**What to produce**
Without including any pictures, reproduce the full listing exactly.

**Source data**
++++++++

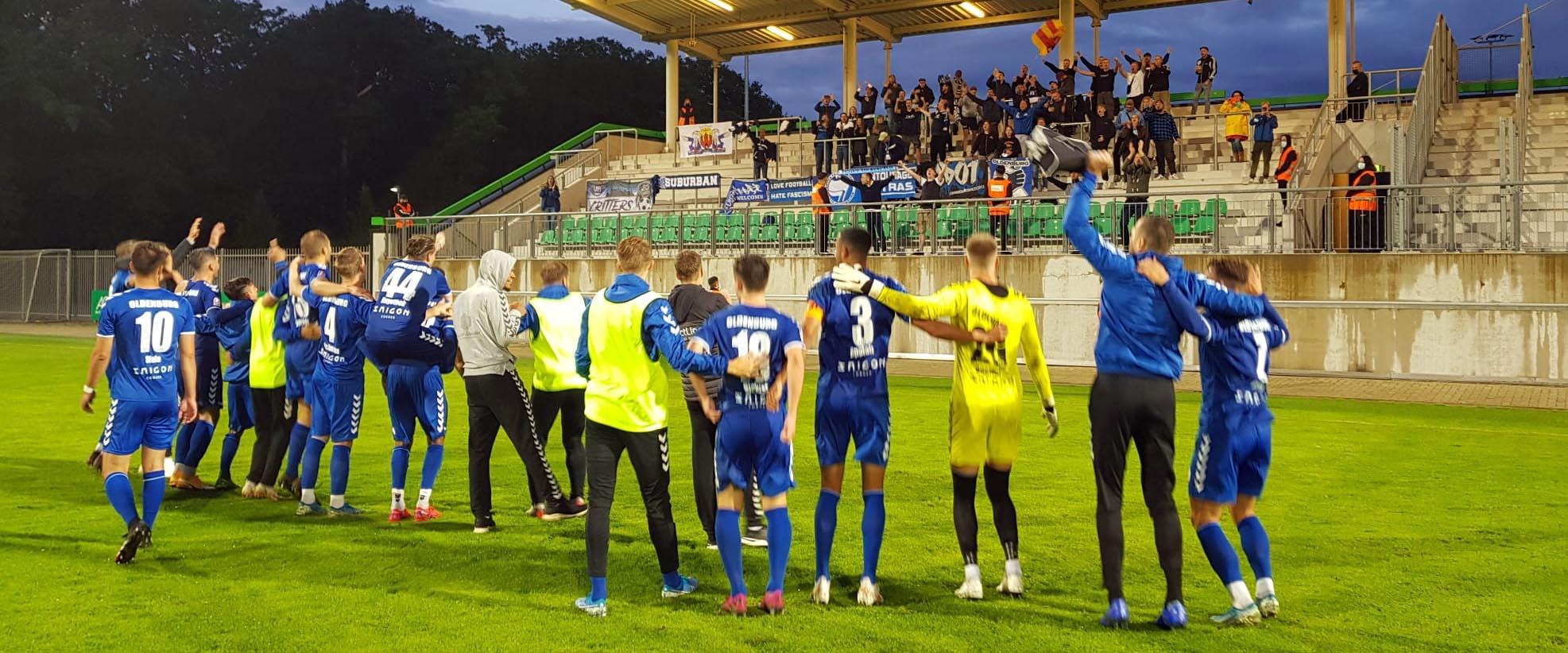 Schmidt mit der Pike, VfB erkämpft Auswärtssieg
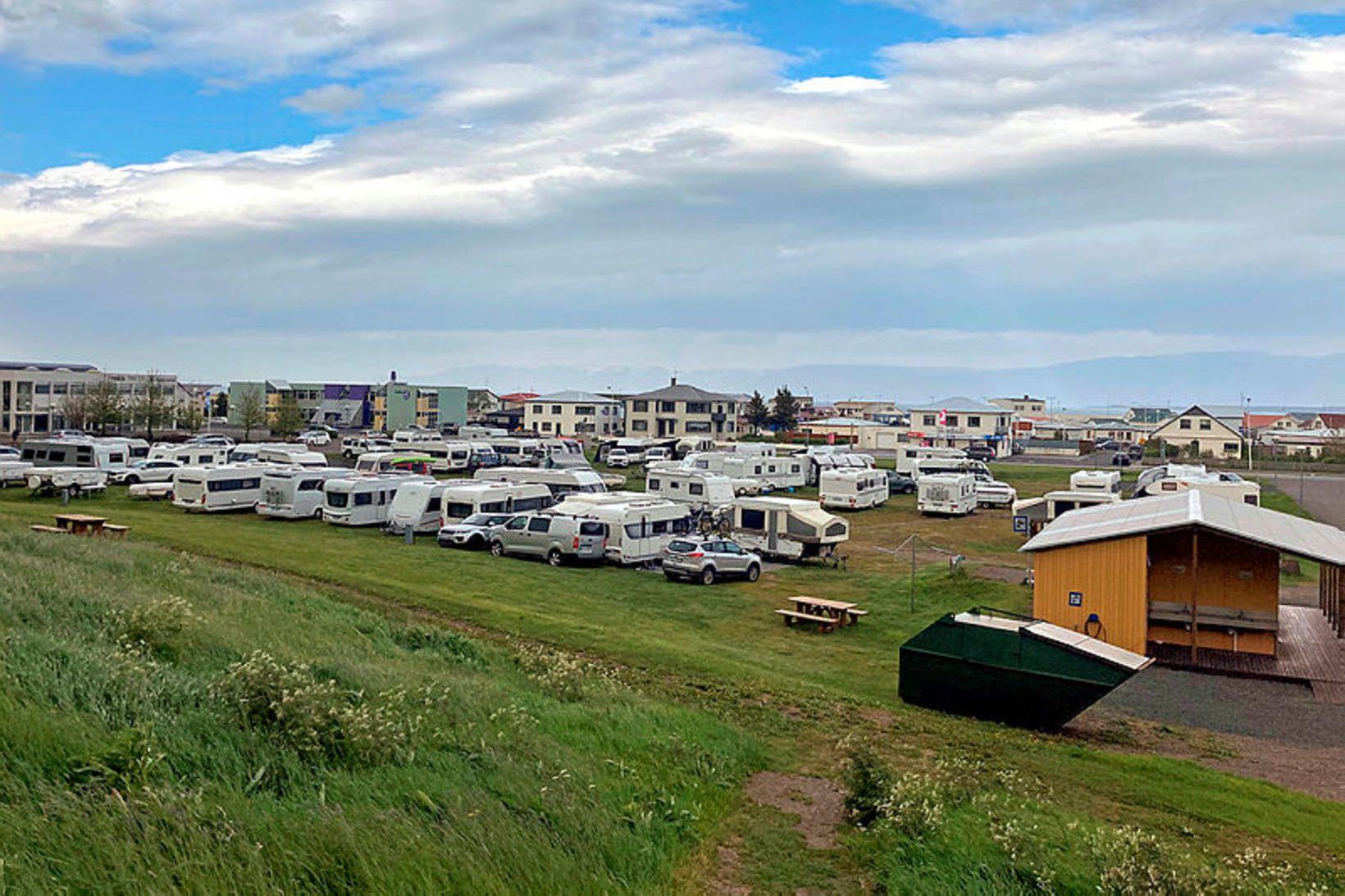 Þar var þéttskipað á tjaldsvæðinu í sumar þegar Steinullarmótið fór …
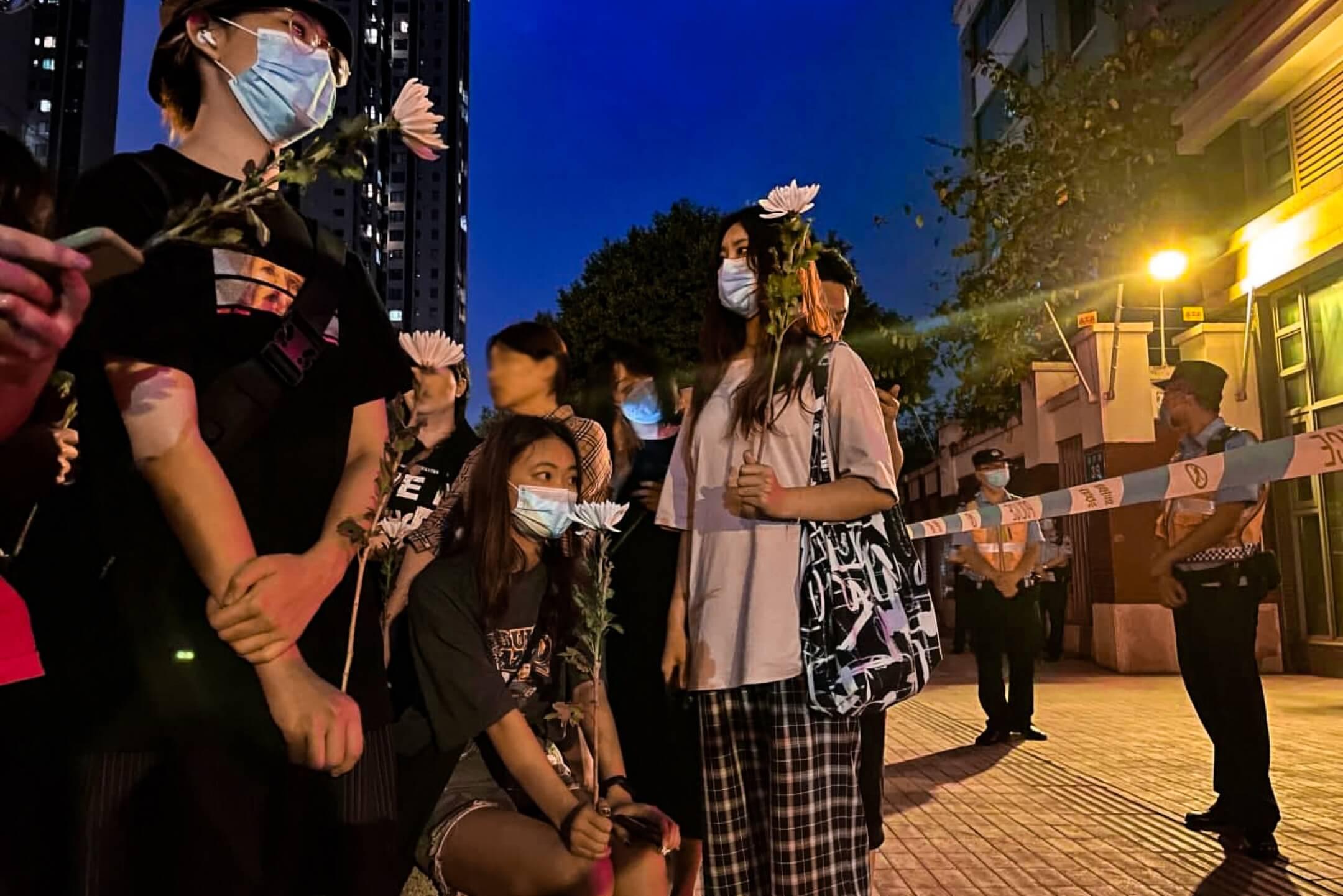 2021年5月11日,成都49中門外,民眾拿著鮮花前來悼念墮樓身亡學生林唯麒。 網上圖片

++++++++

**Finished task**
 Schmidt mit der Pike, VfB erkämpft Auswärtssieg
 Þar var þéttskipað á tjaldsvæðinu í sumar þegar Steinullarmótið fór …
 2021年5月11日,成都49中門外,民眾拿著鮮花前來悼念墮樓身亡學生林唯麒。 網上圖片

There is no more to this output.